▶
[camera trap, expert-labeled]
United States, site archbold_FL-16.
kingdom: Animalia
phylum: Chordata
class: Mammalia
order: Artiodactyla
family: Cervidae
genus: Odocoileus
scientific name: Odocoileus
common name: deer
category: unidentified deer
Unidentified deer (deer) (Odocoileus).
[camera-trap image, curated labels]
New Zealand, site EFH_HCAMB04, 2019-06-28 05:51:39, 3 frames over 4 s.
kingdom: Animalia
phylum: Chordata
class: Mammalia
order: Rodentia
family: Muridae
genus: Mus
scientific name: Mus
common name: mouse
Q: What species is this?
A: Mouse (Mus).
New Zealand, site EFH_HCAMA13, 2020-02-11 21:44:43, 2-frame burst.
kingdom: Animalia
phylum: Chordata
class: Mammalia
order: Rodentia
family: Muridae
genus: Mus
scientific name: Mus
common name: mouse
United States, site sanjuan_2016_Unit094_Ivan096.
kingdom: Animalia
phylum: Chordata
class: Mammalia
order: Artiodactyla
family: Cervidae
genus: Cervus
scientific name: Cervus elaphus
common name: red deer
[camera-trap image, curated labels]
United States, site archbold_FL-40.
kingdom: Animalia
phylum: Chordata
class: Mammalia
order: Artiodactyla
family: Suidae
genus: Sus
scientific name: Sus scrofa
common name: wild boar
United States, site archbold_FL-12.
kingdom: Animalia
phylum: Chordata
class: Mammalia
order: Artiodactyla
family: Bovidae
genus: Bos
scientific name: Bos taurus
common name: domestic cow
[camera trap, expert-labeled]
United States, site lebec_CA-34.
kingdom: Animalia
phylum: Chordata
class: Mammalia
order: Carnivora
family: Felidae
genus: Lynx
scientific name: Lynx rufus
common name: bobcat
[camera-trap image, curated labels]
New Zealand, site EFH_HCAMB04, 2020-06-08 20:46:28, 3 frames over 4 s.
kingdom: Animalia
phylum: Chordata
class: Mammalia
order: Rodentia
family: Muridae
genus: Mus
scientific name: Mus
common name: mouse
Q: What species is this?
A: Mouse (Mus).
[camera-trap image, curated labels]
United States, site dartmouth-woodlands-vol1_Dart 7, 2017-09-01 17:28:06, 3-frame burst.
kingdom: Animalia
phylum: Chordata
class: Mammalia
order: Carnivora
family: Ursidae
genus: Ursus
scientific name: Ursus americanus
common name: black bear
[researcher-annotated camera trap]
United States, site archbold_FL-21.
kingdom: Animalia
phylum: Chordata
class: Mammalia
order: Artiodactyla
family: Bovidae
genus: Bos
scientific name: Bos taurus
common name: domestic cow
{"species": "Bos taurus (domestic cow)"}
◀
▶ Task
The data above must be returned in full, exactly as written.

▶ Answer for this exercise
[camera trap, expert-labeled]
United States, site archbold_FL-16.
kingdom: Animalia
phylum: Chordata
class: Mammalia
order: Artiodactyla
family: Cervidae
genus: Odocoileus
scientific name: Odocoileus
common name: deer
category: unidentified deer
Unidentified deer (deer) (Odocoileus).
[camera-trap image, curated labels]
New Zealand, site EFH_HCAMB04, 2019-06-28 05:51:39, 3 frames over 4 s.
kingdom: Animalia
phylum: Chordata
class: Mammalia
order: Rodentia
family: Muridae
genus: Mus
scientific name: Mus
common name: mouse
Q: What species is this?
A: Mouse (Mus).
New Zealand, site EFH_HCAMA13, 2020-02-11 21:44:43, 2-frame burst.
kingdom: Animalia
phylum: Chordata
class: Mammalia
order: Rodentia
family: Muridae
genus: Mus
scientific name: Mus
common name: mouse
United States, site sanjuan_2016_Unit094_Ivan096.
kingdom: Animalia
phylum: Chordata
class: Mammalia
order: Artiodactyla
family: Cervidae
genus: Cervus
scientific name: Cervus elaphus
common name: red deer
[camera-trap image, curated labels]
United States, site archbold_FL-40.
kingdom: Animalia
phylum: Chordata
class: Mammalia
order: Artiodactyla
family: Suidae
genus: Sus
scientific name: Sus scrofa
common name: wild boar
United States, site archbold_FL-12.
kingdom: Animalia
phylum: Chordata
class: Mammalia
order: Artiodactyla
family: Bovidae
genus: Bos
scientific name: Bos taurus
common name: domestic cow
[camera trap, expert-labeled]
United States, site lebec_CA-34.
kingdom: Animalia
phylum: Chordata
class: Mammalia
order: Carnivora
family: Felidae
genus: Lynx
scientific name: Lynx rufus
common name: bobcat
[camera-trap image, curated labels]
New Zealand, site EFH_HCAMB04, 2020-06-08 20:46:28, 3 frames over 4 s.
kingdom: Animalia
phylum: Chordata
class: Mammalia
order: Rodentia
family: Muridae
genus: Mus
scientific name: Mus
common name: mouse
Q: What species is this?
A: Mouse (Mus).
[camera-trap image, curated labels]
United States, site dartmouth-woodlands-vol1_Dart 7, 2017-09-01 17:28:06, 3-frame burst.
kingdom: Animalia
phylum: Chordata
class: Mammalia
order: Carnivora
family: Ursidae
genus: Ursus
scientific name: Ursus americanus
common name: black bear
[researcher-annotated camera trap]
United States, site archbold_FL-21.
kingdom: Animalia
phylum: Chordata
class: Mammalia
order: Artiodactyla
family: Bovidae
genus: Bos
scientific name: Bos taurus
common name: domestic cow
{"species": "Bos taurus (domestic cow)"}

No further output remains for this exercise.